- SOURCE EXTRACT -
# Black skirt tetra with an eye problem or gill problem?



## Knight~Ryder (Dec 2, 2007)

I was just doing a water change, and I noticed that on one side right under the eye of one black skirt tetra there is what seems to be a swollen area with black stuff in it. It looks like it's his gill maybe. (it isn't red) 

Now I remember one of the skirts held a big peice of algae wafer in its mouth before, could it have gotten stuck?

Anyhow, I have never seen anything like it. 

Could it have been from a fight or is it a disease?


----------



## Knight~Ryder (Dec 2, 2007)

Something is really wrong with his gill area. Swollen and black underneath...


----------



## smark (Dec 2, 2008)

Maybe he needs some time in a med tank.


----------



## emc7 (Jul 23, 2005)

Fish can have food come out their gills, and yes it can get stuck and infected. I agree with the medicated tank.


----------



## Shaggy (Apr 29, 2005)

Take a picture of it and post it up here. Thats the best way to see what you are seeing anf get a better idea whats wrong.


----------



## Knight~Ryder (Dec 2, 2007)

I can't take a close up picture because the camera does not focus up close very well.

I see it's not the gill anymore that is affected. It's under his eye that is swollen and black. Underneath the area that is swollen is a line that looks like an incision, not really a bite.

In the mean time I will keep trying to take a picture.


----------



## Knight~Ryder (Dec 2, 2007)

Okay I got it.

First and second you can see the problem. Third is the normal side. It looks worse then on camera as I didn't get the angle I wanted. It's fair size.


----------

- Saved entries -
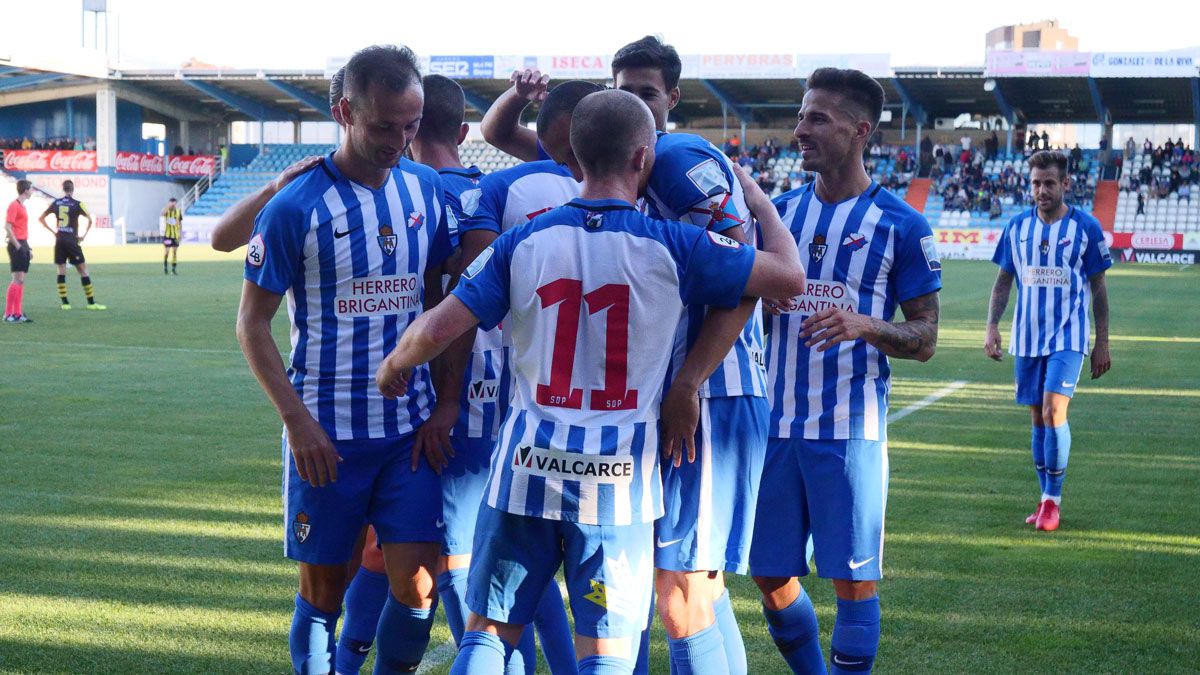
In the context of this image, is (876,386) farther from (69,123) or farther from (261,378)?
(69,123)

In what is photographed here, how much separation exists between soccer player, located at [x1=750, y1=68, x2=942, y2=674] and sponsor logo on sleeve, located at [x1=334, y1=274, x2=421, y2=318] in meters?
1.21

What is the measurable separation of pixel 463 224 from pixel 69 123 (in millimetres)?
61569

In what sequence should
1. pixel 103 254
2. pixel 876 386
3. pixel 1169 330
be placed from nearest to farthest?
pixel 876 386
pixel 1169 330
pixel 103 254

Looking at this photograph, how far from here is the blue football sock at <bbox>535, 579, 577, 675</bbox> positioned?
12.5 ft

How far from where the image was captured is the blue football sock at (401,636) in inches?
139

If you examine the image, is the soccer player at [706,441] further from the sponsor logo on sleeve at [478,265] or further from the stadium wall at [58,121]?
the stadium wall at [58,121]

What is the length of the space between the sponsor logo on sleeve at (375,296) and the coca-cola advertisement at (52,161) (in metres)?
56.9

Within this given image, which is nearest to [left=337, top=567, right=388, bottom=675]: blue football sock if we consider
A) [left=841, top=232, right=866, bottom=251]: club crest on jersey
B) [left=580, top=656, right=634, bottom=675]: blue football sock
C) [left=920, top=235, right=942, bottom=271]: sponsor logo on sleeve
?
[left=580, top=656, right=634, bottom=675]: blue football sock

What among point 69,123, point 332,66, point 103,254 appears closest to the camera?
point 103,254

- TASK INSTRUCTIONS -
1. Based on the tetra thread, do these statements agree with it? Answer yes or no for each and quote the deciding words. (a) The swollen area first noticed was red. (b) emc7 agreed with putting the fish in a medicated tank. (c) Knight~Ryder's camera focuses well at close range.
2. Answer these questions from the tetra thread.
(a) What was Knight~Ryder doing when the problem was first noticed?
(b) Who asked for a picture to be posted?
(c) In the last post, which picture shows the normal side?

- LIST OF ANSWERS -
1.
(a) No: "(it isn't red)"
(b) Yes: "I agree with the medicated tank."
(c) No: "the camera does not focus up close very well."

2.
(a) A water change.
(b) Shaggy.
(c) The third.